[Exercise input]:

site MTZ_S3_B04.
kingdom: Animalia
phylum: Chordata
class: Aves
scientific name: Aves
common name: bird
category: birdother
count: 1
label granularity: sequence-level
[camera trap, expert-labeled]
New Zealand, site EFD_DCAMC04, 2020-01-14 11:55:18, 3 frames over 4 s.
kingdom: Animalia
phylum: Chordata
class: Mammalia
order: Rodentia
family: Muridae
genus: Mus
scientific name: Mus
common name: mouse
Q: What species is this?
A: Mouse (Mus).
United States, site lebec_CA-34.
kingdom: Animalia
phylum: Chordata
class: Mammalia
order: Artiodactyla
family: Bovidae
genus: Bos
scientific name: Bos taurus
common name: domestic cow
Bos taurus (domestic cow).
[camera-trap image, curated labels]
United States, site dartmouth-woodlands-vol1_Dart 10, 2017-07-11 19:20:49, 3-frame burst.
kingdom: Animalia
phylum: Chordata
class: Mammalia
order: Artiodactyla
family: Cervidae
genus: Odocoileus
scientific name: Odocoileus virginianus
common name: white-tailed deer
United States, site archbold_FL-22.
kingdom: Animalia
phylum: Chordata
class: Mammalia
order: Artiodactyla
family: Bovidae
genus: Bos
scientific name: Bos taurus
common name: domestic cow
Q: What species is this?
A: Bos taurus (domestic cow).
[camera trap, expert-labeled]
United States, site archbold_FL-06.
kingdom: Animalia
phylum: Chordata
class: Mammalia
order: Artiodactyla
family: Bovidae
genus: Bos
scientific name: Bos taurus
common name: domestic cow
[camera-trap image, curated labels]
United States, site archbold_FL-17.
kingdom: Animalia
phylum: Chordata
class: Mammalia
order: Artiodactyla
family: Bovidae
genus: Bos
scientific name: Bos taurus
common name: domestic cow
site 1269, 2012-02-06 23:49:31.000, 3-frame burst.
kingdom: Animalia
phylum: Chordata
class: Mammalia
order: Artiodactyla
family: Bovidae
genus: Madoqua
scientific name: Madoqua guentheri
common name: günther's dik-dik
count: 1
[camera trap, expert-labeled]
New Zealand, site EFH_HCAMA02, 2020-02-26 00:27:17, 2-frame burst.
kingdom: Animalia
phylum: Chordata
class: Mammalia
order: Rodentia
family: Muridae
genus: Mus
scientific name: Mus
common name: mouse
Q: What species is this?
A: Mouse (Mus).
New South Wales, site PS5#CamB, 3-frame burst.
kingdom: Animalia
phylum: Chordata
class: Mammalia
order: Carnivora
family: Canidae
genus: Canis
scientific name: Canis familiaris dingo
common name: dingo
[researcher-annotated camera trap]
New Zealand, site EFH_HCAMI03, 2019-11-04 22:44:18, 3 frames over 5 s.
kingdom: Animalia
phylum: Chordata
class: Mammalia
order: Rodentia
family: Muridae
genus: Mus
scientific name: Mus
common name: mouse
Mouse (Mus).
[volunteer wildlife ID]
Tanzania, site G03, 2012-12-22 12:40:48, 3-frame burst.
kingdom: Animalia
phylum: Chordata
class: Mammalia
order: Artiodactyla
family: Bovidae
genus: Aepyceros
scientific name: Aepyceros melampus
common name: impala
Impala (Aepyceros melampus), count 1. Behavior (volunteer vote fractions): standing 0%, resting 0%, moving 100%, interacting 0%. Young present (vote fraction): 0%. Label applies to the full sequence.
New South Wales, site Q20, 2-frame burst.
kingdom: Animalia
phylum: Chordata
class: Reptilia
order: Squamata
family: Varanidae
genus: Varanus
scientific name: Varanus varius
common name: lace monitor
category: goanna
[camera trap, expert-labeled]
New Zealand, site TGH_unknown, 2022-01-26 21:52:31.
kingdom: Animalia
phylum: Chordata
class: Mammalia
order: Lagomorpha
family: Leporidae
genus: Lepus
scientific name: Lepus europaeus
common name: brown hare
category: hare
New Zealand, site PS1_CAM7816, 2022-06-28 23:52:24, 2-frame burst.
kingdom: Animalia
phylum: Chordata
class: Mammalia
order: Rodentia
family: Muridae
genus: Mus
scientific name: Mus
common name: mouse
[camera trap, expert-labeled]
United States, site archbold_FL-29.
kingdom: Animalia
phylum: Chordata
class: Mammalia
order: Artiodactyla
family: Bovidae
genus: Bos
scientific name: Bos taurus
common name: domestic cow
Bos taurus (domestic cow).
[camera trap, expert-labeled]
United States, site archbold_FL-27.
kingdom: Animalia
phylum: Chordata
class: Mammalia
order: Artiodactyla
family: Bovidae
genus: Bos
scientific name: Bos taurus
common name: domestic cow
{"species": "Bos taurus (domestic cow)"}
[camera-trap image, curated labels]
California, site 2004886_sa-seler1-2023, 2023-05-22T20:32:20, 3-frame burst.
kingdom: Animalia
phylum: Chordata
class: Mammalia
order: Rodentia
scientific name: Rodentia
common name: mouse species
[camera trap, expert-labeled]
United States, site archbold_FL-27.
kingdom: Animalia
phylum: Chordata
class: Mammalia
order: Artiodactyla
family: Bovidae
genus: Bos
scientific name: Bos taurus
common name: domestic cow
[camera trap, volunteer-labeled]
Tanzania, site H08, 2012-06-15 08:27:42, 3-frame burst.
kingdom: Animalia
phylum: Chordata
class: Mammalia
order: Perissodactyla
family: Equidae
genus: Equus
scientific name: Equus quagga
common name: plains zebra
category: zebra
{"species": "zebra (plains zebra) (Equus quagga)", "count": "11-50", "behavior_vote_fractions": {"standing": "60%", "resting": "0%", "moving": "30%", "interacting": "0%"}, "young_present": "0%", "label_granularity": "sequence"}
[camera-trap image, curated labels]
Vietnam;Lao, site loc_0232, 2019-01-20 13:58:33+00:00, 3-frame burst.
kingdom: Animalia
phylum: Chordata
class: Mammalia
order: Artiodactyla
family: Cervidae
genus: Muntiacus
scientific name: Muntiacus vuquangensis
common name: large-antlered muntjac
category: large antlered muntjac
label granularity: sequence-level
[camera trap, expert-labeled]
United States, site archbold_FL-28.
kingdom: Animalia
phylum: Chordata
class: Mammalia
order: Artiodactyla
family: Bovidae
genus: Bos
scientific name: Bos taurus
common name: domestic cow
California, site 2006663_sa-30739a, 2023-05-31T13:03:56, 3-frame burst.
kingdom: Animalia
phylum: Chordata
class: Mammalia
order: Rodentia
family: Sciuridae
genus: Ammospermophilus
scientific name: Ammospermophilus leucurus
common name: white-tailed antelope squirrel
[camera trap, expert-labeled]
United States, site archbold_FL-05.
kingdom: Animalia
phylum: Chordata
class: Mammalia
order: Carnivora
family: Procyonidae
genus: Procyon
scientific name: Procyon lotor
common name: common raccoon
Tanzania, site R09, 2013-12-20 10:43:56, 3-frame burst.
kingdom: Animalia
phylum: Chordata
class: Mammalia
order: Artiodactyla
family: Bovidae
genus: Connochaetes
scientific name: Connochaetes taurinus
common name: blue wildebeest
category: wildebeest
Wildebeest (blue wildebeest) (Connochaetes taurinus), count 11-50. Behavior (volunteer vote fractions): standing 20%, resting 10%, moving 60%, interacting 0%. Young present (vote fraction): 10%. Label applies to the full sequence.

[To do]: Repeat, exactly and only, the lines above from the one containing "scientific name: Procyon lotor" through the end of the material.

[Expected answer]:
scientific name: Procyon lotor
common name: common raccoon
Tanzania, site R09, 2013-12-20 10:43:56, 3-frame burst.
kingdom: Animalia
phylum: Chordata
class: Mammalia
order: Artiodactyla
family: Bovidae
genus: Connochaetes
scientific name: Connochaetes taurinus
common name: blue wildebeest
category: wildebeest
Wildebeest (blue wildebeest) (Connochaetes taurinus), count 11-50. Behavior (volunteer vote fractions): standing 20%, resting 10%, moving 60%, interacting 0%. Young present (vote fraction): 10%. Label applies to the full sequence.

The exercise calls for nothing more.